▶ **Directions for this task**: Look at every line of the material and count the ones holding the word "States". The answer is the number only.

________________________________________

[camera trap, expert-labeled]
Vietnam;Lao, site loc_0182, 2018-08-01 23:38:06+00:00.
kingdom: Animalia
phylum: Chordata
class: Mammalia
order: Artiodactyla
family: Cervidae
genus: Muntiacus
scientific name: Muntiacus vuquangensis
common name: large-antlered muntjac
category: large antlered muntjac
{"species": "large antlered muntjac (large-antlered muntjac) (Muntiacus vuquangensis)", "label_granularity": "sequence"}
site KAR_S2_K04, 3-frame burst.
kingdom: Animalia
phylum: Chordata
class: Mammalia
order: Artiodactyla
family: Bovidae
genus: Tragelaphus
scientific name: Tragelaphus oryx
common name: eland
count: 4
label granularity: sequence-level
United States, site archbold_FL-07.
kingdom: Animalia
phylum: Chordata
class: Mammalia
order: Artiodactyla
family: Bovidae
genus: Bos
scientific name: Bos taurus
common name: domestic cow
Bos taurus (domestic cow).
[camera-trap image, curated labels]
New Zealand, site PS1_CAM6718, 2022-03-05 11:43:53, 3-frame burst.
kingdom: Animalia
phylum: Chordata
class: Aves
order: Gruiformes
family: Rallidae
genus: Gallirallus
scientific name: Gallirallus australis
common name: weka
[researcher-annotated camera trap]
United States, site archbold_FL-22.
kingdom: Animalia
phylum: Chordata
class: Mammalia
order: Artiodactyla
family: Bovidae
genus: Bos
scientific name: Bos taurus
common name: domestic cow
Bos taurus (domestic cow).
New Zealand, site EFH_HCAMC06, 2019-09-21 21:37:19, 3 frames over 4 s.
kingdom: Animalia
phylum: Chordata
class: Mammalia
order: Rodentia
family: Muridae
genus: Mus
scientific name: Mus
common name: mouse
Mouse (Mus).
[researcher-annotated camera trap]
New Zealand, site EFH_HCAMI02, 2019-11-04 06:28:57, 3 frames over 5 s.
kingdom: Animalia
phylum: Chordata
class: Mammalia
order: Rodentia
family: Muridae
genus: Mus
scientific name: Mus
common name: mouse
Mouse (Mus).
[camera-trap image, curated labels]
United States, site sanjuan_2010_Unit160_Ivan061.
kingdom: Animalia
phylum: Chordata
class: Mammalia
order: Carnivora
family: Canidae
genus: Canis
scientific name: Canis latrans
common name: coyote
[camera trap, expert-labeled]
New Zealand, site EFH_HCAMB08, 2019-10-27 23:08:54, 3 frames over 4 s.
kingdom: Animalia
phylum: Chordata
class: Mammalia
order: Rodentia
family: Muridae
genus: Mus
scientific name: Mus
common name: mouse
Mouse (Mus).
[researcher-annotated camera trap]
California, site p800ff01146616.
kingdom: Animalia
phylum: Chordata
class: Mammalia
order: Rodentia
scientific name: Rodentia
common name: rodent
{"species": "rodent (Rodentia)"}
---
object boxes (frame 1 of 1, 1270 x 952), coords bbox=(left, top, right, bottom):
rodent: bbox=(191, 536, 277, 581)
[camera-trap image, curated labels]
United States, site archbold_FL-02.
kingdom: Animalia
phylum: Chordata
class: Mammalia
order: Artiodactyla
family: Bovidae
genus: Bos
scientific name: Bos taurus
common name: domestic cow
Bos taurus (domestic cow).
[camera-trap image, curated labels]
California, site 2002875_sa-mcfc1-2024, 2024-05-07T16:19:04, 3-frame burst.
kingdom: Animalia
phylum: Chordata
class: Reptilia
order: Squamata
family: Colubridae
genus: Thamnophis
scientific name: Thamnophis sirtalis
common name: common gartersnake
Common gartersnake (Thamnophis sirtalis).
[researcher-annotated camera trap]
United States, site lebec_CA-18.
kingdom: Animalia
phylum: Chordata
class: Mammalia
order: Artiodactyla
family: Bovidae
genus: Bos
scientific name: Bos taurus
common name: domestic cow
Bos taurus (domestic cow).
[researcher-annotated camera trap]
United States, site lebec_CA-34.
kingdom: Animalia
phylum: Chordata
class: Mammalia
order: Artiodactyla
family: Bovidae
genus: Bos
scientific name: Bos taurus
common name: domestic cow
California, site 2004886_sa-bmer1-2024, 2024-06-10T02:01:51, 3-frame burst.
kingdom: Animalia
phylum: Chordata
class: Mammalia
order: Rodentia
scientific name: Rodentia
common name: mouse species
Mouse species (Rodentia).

________________________________________

▶ **Solution to this problem**: 6